- _Problem to work on_:
Your task is to transcribe the entries below exactly, beginning with the line containing "Tanzania, site G03, 2013-11-12 20:45:49." and ending with the final line, and to add nothing else.

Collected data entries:
============
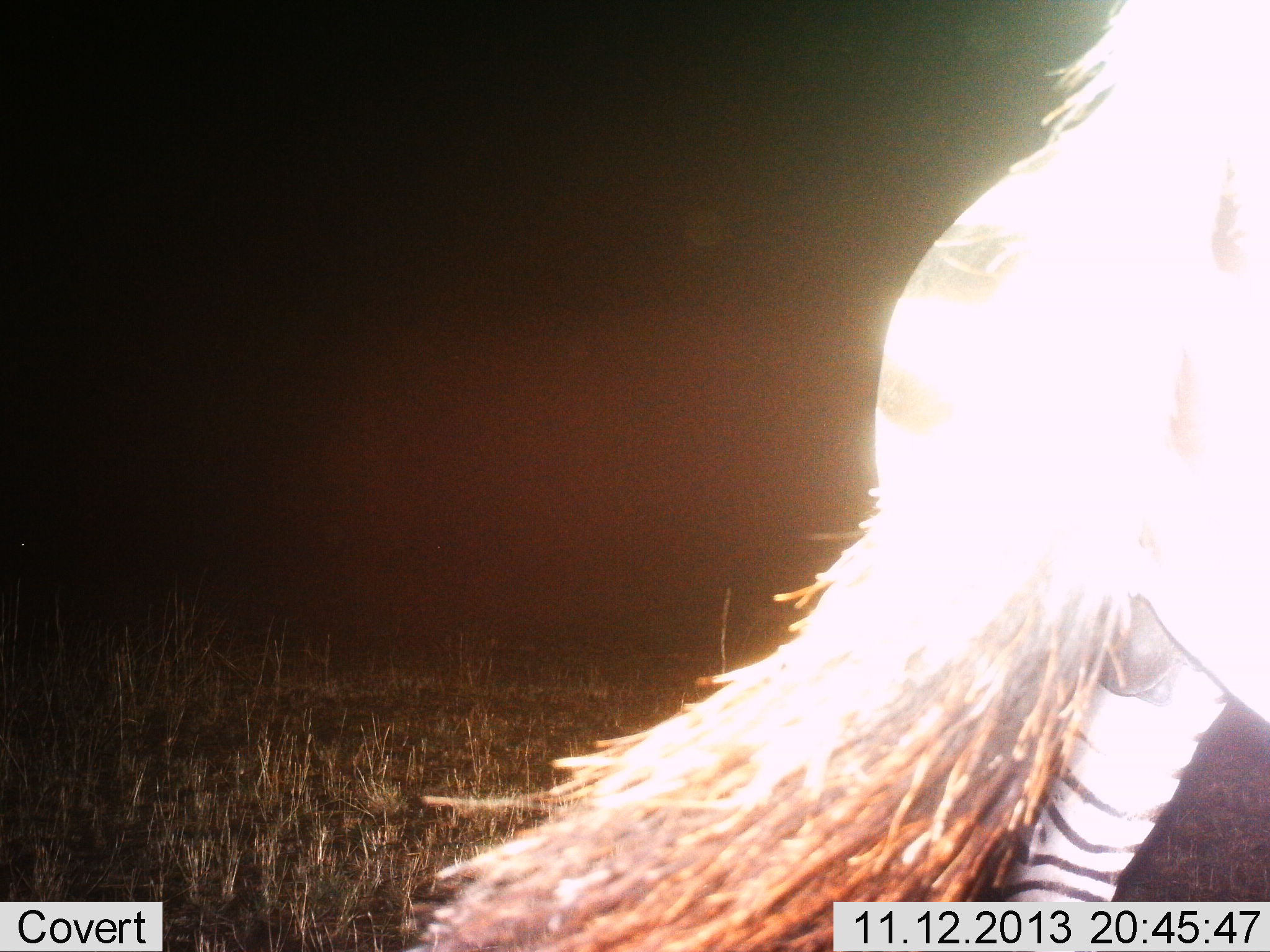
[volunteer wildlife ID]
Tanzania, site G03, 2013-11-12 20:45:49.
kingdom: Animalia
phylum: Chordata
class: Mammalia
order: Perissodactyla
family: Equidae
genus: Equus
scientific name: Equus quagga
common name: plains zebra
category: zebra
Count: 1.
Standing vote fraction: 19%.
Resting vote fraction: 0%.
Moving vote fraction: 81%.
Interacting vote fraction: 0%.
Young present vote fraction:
============
- _Response below_:
Tanzania, site G03, 2013-11-12 20:45:49.
kingdom: Animalia
phylum: Chordata
class: Mammalia
order: Perissodactyla
family: Equidae
genus: Equus
scientific name: Equus quagga
common name: plains zebra
category: zebra
Count: 1.
Standing vote fraction: 19%.
Resting vote fraction: 0%.
Moving vote fraction: 81%.
Interacting vote fraction: 0%.
Young present vote fraction:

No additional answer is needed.